In Brennan’s appearance at a conference at the Center for Strategic and International Studies in Washington on Monday, the CIA director said that “some policy and legal” changes have made the spy agencies’ job more difficult.

He did not elaborate, but the most consequential piece of legislation passed after Snowden’s leaks, which calls for an end to the bulk collection of phone data, has not yet gone into effect.

Other changes included giving foreigners expanded privacy protections and requiring White House approval for spying on foreign heads of state.

“I don’t think any of the policy changes we have made have diminished our capability to combat terrorism,” Schiff said.

Nonetheless, intelligence officials have insisted that operational details disclosed by Snowden have led to a loss of intelligence. U.S. officials including NSA Director Michael S. Rogers have warned that intelligence agencies have lost the trail of terrorist targets they were tracking.

One former senior intelligence official said he had operators report to him that “it’s getting harder for me to do my job because we’re seeing more of our targets using encrypted communications. Targets would cycle through different services and then disappear. We saw that quite a bit.”

In September, Clapper said that one Snowden revelation prompted the shutdown of a key intelligence program in Afghanistan. Though he did not give details, he was alluding to an NSA program that recorded all cellphone calls in that country and provided tactical support to troops, for instance, by alerting them to roadside bombs.

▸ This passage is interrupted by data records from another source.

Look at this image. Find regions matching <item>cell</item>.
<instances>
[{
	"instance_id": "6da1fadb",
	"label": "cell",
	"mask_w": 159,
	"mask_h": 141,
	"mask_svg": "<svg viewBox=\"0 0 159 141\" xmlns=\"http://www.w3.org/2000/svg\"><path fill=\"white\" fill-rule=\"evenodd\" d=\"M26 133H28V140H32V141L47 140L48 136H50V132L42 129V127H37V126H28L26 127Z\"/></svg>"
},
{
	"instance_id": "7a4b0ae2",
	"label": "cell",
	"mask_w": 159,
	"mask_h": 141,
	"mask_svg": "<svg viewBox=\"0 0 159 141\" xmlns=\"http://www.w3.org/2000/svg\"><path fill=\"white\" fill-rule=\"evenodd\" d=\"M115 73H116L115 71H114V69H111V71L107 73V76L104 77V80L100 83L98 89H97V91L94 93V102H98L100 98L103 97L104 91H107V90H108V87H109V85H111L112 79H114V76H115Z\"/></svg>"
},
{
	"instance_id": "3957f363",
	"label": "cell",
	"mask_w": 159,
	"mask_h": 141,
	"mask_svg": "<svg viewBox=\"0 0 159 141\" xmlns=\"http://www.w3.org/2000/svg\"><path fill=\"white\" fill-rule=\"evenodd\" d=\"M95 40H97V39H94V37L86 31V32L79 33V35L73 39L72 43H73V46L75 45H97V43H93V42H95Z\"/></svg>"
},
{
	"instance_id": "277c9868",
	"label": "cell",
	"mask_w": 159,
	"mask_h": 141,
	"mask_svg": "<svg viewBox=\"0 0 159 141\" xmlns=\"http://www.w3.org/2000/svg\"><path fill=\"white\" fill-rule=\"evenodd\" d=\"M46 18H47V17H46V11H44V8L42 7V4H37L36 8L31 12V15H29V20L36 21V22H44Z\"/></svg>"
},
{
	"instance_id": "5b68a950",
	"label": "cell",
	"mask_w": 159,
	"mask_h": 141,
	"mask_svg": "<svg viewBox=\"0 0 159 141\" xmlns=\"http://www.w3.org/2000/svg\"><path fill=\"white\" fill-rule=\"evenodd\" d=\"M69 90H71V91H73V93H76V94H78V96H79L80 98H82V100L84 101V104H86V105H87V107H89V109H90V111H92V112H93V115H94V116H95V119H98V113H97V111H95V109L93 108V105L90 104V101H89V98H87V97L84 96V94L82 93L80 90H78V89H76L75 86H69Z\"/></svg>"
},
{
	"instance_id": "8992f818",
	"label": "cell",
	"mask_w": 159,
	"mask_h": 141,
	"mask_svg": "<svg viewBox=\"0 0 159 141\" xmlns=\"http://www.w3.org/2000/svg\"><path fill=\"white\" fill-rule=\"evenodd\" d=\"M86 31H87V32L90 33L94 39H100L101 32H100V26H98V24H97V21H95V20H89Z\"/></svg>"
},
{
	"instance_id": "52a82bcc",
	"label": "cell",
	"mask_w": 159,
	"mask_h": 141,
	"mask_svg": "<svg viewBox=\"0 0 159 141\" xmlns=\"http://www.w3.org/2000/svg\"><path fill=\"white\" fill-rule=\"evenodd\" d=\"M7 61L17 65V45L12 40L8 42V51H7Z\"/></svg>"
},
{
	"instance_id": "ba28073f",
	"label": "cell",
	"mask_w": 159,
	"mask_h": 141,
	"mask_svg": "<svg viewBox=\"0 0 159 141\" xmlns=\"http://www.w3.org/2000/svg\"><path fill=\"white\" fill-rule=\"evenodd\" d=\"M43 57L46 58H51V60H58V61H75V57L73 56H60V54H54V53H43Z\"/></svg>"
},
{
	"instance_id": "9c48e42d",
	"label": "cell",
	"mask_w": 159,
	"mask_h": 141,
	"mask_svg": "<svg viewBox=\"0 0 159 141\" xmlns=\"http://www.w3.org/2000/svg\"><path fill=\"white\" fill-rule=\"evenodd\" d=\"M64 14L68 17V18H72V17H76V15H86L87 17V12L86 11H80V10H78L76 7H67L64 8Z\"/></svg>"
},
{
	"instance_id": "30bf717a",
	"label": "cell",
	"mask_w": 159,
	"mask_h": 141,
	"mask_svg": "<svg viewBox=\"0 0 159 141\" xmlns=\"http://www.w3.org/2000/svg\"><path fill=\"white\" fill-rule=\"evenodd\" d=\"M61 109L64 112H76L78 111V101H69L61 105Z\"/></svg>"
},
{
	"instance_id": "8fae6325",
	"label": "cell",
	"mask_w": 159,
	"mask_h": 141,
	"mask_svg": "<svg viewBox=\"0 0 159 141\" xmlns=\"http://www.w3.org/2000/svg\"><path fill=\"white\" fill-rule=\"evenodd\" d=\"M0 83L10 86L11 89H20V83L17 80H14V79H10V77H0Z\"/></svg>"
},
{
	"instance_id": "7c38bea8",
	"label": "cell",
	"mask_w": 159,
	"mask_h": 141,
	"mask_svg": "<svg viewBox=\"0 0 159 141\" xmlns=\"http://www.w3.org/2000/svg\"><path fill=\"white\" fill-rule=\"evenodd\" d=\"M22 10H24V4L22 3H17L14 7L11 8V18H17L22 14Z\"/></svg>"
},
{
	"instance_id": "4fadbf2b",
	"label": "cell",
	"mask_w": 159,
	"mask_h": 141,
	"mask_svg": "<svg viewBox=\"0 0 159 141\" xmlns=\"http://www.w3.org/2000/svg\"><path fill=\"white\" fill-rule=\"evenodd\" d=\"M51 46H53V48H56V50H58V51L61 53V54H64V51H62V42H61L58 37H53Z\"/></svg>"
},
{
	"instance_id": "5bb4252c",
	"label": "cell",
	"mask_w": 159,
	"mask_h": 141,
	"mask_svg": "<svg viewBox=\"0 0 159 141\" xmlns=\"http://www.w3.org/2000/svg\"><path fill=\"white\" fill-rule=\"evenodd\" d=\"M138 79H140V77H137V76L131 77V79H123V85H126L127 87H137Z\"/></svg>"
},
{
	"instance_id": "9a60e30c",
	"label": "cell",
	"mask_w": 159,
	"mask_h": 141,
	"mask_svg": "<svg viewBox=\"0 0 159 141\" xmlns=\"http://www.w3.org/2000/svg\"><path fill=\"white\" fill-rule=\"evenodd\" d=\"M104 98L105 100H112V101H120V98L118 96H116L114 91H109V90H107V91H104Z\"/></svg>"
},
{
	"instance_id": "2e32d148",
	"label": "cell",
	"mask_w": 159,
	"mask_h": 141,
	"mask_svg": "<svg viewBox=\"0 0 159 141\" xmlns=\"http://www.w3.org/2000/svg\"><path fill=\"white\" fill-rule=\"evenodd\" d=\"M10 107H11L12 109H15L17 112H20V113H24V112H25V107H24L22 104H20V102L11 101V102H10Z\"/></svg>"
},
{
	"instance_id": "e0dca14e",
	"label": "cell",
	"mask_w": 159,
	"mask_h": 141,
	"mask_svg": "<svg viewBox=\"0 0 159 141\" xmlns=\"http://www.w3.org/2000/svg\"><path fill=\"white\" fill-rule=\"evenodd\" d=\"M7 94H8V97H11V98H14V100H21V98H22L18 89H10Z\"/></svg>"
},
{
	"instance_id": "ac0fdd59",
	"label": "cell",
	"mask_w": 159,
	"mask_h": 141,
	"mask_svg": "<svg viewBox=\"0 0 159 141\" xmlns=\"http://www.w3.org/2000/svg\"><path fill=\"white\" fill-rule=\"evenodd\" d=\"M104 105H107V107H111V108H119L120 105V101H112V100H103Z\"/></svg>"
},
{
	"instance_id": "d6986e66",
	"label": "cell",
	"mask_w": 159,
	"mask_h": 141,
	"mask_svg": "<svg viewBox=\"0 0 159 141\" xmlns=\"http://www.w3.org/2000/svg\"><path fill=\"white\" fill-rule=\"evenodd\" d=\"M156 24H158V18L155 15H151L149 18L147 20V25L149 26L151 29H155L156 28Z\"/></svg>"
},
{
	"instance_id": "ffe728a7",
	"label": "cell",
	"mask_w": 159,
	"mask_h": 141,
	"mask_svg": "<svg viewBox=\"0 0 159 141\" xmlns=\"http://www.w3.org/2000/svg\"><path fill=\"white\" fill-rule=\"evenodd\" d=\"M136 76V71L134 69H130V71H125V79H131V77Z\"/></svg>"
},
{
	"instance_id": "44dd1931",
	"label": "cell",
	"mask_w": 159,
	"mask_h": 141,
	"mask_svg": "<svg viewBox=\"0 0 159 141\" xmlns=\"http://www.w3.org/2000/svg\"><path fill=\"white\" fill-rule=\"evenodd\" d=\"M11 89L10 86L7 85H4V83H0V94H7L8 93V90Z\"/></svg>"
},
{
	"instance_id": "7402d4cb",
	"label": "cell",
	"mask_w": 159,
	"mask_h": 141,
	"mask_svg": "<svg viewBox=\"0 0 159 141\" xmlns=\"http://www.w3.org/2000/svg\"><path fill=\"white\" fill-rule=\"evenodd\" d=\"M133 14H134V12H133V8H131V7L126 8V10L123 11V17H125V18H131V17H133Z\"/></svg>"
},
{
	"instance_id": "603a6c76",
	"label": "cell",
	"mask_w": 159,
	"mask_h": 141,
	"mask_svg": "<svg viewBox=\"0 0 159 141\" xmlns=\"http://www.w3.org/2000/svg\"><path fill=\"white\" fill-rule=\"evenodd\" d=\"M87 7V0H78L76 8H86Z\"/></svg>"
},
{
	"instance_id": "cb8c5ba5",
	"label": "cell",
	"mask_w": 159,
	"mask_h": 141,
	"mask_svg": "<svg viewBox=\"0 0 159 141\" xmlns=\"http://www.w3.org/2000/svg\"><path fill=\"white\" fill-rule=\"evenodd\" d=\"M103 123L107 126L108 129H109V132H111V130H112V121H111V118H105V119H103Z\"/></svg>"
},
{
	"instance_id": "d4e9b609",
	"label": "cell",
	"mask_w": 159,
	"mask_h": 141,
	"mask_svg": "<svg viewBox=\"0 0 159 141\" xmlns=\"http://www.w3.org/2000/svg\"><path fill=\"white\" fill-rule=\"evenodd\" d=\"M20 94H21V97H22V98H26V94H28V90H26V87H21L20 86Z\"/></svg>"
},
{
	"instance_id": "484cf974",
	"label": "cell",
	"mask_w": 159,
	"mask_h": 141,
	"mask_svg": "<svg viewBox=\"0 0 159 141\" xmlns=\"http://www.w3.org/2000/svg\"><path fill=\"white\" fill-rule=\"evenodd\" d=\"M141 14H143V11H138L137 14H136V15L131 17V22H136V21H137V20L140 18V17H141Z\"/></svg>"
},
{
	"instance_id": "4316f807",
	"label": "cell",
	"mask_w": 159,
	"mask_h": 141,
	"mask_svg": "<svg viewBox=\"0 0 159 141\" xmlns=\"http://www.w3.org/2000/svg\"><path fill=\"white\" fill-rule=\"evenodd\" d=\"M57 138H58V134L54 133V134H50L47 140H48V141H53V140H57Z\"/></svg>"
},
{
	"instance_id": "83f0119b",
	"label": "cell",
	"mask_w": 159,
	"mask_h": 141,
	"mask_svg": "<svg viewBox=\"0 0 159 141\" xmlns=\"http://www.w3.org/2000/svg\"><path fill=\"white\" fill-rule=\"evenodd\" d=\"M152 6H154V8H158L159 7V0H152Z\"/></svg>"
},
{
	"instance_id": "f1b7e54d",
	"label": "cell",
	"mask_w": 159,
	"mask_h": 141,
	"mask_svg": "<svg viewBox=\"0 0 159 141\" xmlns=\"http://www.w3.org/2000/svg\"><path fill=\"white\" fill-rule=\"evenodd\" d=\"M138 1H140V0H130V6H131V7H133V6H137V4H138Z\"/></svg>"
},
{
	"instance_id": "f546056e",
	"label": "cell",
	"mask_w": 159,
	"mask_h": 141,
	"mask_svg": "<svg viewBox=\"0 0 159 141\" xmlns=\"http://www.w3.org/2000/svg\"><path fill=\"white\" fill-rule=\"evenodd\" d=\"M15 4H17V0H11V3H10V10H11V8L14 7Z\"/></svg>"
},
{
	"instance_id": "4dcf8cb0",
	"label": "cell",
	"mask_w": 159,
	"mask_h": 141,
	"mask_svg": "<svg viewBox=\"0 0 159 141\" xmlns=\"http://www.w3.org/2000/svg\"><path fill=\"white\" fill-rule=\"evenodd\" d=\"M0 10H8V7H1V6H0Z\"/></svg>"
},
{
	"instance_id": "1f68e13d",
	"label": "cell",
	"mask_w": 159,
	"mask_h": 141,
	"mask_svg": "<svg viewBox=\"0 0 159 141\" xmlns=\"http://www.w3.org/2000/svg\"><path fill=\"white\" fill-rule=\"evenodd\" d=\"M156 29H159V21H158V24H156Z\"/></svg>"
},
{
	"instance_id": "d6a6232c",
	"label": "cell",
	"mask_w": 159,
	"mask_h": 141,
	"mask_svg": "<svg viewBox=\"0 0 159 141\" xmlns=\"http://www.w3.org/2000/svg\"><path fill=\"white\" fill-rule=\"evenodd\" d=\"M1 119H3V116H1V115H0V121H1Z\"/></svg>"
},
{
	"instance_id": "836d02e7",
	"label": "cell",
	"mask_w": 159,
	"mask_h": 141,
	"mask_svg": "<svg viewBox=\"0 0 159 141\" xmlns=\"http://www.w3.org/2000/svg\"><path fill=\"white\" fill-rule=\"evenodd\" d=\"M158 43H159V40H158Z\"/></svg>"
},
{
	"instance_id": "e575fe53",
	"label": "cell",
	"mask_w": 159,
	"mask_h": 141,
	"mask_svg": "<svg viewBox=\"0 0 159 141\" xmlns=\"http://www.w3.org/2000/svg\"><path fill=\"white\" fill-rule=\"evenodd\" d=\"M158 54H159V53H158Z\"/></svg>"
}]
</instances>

FBI Director James B. Comey has warned that terrorists are increasingly turning to encrypted modes of communication, and last year he criticized companies such as Apple for building smartphones and applications whose data can be unlocked only by the user. Officials say that U.S. firms accelerated the development of encryption as a response to the Snowden leaks, in a bid to allay concerns that their platforms were too transparent to spy agencies.

But industry officials familiar with Apple’s product development say that the firm’s moves to encryption predated the Snowden disclosures and were not sped up by them. “Snowden had nothing to do with it,” said one industry official, who was not authorized to speak on the record. “It was the ethos to protect the customer — not to stymie governmental investigations.”